→ THE EXERCISE
Put every line of the listing below into a numbered list, omitting blank lines and the pictures.

[Rows of data for spatial questions]
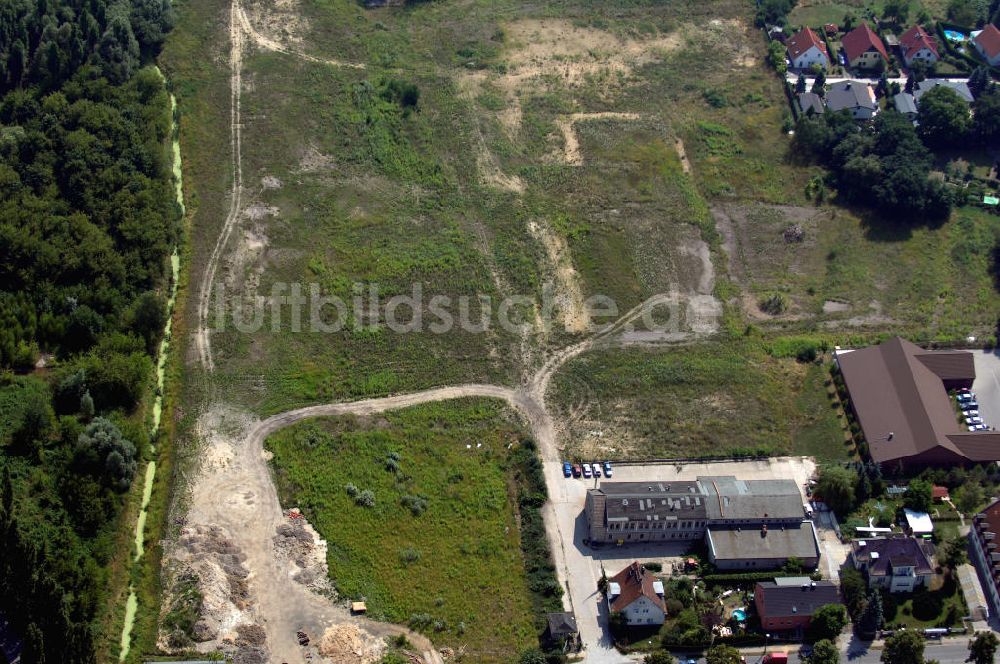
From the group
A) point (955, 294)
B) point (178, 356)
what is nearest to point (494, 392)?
point (178, 356)

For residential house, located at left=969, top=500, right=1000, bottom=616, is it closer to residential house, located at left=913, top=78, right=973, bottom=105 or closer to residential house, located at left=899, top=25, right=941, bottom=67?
residential house, located at left=913, top=78, right=973, bottom=105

→ FINISHED EXERCISE
1. From the group
2. A) point (955, 294)
3. B) point (178, 356)
4. what is nearest to point (494, 392)?
5. point (178, 356)
6. For residential house, located at left=969, top=500, right=1000, bottom=616, is it closer to residential house, located at left=913, top=78, right=973, bottom=105 or closer to residential house, located at left=899, top=25, right=941, bottom=67?
7. residential house, located at left=913, top=78, right=973, bottom=105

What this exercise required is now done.